#### DÉFI:
Reprenez le texte sur la série de séismes et d'éruptions volcaniques et poursuivez-le après sa dernière phrase.

#### DOCUMENT:
▼
Le 6 mai, le phénomène se manifestait en France et en Espagne. M. Kilian le notait à Grenoble ; un autre observateur le signalait à Floirac, près de Bordeaux. Des mesures précises ont permis d’en déterminer l’épicentre, c’est-à-dire de connaître le point de départ de l’ébranlement. M. Michel Lévy le place en pleine Méditerranée, un peu au sud de l’île de Minorque. Il s’est produit là, dans le sous-sol marin, quelque fracture dont l’ébranlement constaté n’est que la conséquence. Le maximum de violence a été atteint à Murcie, en Espagne. Ce n’est naturellement pas la première fois que l’on constate cette solidarité des manifestations volcaniques ou sismiques dans les Antilles et dans la région méditerranéenne, particulièrement dans la province de Murcie. Elle a été notée en 1819. Elle l’a été surtout en 1756, lors du grand tremblement de terre de Lisbonne : le 1er novembre 1756, quatre heures après ce cataclysme formidable, le contre-coup en était ressenti à la Trinité et à la Martinique.

La série des perturbations se continua, le 13 mai, au Mexique, par une recrudescence volcanique du Pico da Colima. Le lendemain, 14 mai, une secousse assez intense était observée dans la région pyrénéenne, à Oloron. Enfin, tout récemment, le 25 mai, une dépêche annonçait un tremblement assez violent à Temesvar, en Hongrie. C’est dans cette série d’accidens volcaniques et sismiques, dont la liaison et le caractère de généralité sont évidens, que s’intercale l’éruption de la Martinique et, plus au sud, dans la même série des petites Antilles, de l’île anglaise de Saint-Vincent des Barbades.
▲
#### JEU DE DONNÉES:
▼
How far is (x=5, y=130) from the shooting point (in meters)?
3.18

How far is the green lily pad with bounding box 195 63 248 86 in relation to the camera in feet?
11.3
▲
#### RÉPONSE:
Les récens événemens justifient donc la solidarité géologique des divers compartimens de la Méditerranée primitive. D’ailleurs la mer actuelle des Antilles offre la plus grande analogie de structure et de composition sédimentaire avec la Méditerranée occidentale. C’est un bassin ovalaire. Il est séparé, au nord-ouest, du golfe du Mexique par la presqu’île du Yucatan et la grande île de Cuba : il est isolé vers l’est de l’Atlantique précisément par la triple ceinture des autres îles. L’isthme américain, depuis la pointe du Yukatan jusqu’à la Guyane, forme son rivage occidental et méridional ; l’arc circulaire des Antilles, son bord oriental.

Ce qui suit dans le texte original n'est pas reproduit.